This invention relates to optical elements and to apparatus including such elements.
The invention is more particularly, but not exclusively concerned with lenses or windows for radiation pyrometers or other optical apparatus liable for fouling.
Radiation pyrometers used on gas-turbine engines for sensing, for example, the turbine-blade temperature, conventionally have an optical head that is mounted to project through the engine by-pass duct to the turbine chamber. The head is directed to receive radiation from the turbine blades, and in this respect includes a lens or other optical window within a sighting tube that opens through the wall of the chamber. The use of the sighting tube ensures tha radiation is received throughout a limited angle only, and also that the window is not exposed directly to the heat and combustion products within the chamber.

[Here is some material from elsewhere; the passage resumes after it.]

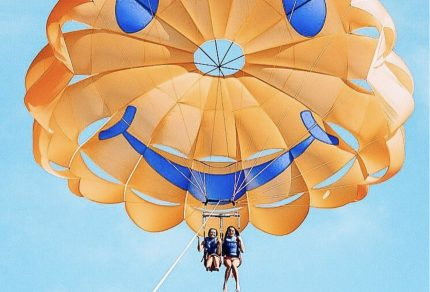 vacation-cruise-tips-hawaii-parasailing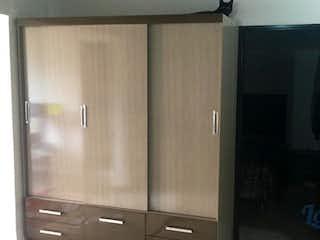 Un cuarto de baño con una puerta de ducha de cristal en Apartamento ParaVenta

One problem with such pyrometers is that the lens or other window is liable to become fouled by combustion or other products during running of the engine, thereby reducing transmission of radiation.
Air can be supplied to the sighting tube to purge it of combustion products and this does to some extent reduce fouling. Problems of fouling, however, do still arise, especially during start up or shut down of the engine when the pressure of purging air may be reduced, or when the purging system becomes blocked or otherwise damaged. In some engines it may not be possible to provide a purging system and this can make it necessary to remove the pyrometer to clean the lens after only some thirty to one hundred hours of operation.